1 . AMBTENAREN - SOCIALE ZEKERHEID - VERZEKERING TEGEN ONGEVALLEN EN BEROEPSZIEKTEN - INVALIDITEIT - BEGRIP - GEESTELIJK LETSEL IN DE AFFECTIEVE SFEER DAARONDER BEGREPEN - INVALIDITEITSPERCENTAGE - WIJZE VAN VASTSTELLING

( STATUUT VAN DE AMBTENAREN , ARTIKEL 73 )

2 . AMBTENAREN - SOCIALE ZEKERHEID - VERZEKERING TEGEN ONGEVALLEN EN BEROEPSZIEKTEN - INVALIDITEIT - INVALIDITEITSPERCENTAGE - ARBEIDSONGESCHIKTHEID ZONDER BELANG

( STATUUT VAN DE AMBTENAREN , ARTIKEL 73 )

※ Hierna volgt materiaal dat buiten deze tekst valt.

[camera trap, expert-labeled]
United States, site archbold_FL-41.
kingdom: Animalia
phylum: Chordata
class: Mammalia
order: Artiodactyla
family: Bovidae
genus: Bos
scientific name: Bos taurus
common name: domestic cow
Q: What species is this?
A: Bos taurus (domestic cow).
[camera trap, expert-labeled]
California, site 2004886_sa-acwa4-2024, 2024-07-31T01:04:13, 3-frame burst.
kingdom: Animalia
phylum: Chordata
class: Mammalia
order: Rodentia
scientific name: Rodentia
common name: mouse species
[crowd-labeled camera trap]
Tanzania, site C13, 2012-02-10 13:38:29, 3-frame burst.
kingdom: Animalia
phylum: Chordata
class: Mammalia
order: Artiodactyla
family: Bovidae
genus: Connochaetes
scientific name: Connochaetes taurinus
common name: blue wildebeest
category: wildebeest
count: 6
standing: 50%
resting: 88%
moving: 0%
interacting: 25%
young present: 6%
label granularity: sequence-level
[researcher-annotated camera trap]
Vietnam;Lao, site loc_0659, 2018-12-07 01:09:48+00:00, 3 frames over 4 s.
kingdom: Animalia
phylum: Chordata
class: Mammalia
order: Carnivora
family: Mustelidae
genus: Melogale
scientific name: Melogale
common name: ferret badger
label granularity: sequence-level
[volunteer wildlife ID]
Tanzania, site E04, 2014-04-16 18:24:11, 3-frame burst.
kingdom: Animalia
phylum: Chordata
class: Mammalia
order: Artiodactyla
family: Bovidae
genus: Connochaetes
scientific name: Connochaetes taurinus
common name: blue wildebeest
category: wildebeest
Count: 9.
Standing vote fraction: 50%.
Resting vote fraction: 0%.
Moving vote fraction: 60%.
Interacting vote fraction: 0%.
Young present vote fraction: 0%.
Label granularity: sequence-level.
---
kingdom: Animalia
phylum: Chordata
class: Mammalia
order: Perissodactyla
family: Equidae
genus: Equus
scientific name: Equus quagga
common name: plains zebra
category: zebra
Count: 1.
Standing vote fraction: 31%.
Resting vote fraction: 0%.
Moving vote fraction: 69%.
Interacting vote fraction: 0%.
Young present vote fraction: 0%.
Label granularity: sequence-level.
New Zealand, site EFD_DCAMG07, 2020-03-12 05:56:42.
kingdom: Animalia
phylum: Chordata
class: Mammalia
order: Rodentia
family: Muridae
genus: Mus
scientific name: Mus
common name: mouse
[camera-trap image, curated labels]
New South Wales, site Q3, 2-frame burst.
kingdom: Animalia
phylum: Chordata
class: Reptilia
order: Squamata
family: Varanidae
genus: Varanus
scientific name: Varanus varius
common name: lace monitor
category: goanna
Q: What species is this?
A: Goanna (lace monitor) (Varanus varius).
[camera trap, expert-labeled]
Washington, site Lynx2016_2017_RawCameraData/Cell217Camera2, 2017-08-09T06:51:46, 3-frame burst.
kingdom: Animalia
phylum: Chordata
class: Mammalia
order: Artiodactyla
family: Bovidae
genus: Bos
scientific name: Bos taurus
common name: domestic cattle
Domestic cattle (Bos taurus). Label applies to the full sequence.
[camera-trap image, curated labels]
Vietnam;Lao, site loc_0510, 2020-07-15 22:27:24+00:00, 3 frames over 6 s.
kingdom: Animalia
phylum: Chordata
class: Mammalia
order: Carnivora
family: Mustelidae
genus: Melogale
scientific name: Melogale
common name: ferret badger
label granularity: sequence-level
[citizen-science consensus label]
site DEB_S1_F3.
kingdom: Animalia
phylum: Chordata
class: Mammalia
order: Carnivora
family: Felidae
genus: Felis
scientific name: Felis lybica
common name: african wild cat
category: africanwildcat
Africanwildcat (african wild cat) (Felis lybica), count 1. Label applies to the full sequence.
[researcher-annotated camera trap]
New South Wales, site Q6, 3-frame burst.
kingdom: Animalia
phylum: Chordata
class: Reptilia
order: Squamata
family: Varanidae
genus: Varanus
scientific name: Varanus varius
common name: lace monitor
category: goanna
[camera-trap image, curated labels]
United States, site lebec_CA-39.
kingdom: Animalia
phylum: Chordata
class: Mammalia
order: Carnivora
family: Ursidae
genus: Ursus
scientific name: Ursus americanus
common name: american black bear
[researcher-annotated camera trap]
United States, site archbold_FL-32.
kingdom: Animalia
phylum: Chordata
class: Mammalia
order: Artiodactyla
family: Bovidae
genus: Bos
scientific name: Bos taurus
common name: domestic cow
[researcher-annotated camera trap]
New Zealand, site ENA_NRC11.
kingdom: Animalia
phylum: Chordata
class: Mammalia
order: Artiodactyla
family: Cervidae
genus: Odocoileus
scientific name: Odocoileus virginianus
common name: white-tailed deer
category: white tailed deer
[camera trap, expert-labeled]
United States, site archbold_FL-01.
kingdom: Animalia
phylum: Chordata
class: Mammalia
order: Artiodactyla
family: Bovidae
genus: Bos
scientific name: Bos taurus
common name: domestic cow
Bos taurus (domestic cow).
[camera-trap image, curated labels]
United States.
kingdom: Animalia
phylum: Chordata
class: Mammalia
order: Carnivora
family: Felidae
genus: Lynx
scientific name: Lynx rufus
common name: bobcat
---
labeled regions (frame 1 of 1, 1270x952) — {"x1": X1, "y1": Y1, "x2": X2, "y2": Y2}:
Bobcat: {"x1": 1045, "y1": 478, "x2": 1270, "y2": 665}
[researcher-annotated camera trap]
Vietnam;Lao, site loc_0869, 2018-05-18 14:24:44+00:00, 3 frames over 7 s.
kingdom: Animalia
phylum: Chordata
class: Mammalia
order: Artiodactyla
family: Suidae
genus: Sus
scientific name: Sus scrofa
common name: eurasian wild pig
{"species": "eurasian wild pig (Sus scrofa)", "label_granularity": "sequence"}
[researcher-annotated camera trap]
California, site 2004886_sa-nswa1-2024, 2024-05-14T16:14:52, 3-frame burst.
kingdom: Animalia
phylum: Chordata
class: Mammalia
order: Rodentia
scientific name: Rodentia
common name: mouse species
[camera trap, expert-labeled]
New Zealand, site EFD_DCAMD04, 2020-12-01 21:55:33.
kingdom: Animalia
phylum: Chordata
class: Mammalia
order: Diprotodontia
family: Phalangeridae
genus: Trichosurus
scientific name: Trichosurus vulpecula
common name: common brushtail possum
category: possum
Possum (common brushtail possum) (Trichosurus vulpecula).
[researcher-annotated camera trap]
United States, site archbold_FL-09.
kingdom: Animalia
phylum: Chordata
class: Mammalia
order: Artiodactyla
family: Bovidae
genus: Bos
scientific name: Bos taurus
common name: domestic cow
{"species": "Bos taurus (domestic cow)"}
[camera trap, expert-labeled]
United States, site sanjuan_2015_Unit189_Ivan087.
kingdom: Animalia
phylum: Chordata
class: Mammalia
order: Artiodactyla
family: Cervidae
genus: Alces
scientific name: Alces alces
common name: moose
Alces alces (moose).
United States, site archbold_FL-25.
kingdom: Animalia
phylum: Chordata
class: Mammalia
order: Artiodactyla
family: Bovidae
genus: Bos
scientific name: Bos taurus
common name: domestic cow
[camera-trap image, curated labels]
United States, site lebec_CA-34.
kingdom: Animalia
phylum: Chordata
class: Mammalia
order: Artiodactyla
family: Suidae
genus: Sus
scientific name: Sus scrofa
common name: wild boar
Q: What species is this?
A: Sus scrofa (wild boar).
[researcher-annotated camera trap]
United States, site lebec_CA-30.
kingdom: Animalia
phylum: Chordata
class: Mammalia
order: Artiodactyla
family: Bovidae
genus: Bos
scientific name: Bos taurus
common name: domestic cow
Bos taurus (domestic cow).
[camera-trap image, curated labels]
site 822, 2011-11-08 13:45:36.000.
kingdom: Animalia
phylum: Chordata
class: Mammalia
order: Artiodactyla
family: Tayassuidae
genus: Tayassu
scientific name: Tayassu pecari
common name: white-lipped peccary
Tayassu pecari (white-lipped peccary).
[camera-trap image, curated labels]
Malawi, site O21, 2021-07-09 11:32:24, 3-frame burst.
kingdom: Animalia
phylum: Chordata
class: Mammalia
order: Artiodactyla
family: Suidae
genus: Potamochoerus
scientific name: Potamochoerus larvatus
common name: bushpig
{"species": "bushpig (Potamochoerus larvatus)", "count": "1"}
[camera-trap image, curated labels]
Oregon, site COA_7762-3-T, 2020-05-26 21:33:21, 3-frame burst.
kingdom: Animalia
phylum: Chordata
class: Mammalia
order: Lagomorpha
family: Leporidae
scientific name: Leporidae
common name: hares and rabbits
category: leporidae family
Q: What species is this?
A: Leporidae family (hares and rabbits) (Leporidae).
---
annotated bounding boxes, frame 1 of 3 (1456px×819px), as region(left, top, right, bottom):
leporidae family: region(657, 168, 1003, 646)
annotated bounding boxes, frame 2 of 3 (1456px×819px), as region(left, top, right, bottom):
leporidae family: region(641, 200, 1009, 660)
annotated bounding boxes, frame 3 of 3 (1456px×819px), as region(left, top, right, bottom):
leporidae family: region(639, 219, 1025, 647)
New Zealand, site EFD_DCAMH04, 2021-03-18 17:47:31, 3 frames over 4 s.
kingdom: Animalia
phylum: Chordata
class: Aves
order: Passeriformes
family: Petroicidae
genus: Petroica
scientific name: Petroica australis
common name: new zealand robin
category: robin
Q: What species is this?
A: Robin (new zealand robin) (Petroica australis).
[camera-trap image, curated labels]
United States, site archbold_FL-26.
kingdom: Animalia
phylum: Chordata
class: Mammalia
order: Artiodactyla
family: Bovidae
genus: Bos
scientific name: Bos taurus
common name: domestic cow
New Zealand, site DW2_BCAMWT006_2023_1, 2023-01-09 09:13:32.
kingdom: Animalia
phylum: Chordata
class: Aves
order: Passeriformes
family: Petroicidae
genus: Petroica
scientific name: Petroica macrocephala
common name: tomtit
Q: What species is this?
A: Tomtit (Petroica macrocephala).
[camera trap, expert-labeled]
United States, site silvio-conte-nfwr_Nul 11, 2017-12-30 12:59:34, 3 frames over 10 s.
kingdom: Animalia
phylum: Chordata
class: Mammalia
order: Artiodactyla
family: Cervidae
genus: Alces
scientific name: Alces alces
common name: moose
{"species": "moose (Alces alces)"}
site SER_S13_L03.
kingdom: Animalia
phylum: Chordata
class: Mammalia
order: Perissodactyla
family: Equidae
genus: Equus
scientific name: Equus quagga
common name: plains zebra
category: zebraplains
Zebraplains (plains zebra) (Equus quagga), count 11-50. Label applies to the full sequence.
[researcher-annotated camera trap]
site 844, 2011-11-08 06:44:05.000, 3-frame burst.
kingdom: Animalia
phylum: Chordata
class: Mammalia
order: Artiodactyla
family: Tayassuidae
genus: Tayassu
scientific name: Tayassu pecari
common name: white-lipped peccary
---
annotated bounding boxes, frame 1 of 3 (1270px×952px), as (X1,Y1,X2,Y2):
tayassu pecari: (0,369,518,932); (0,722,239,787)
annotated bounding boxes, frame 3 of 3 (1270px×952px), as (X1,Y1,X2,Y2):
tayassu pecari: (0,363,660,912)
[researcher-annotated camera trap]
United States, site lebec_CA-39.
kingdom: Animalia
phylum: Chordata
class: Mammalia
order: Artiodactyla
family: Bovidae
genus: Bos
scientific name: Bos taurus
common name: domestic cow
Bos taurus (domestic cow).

3 . AMBTENAREN - SOCIALE ZEKERHEID - VERZEKERING TEGEN ONGEVALLEN EN BEROEPSZIEKTEN - INVALIDITEIT - UITKERINGEN - BETALING - VERTRAGING - RENTE - SCHADE - FOUT VAN DE ADMINISTRATIE - BEWIJSLAST VOOR BELANGHEBBENDE

( STATUUT VAN DE AMBTENAREN , ARTIKEL 73 )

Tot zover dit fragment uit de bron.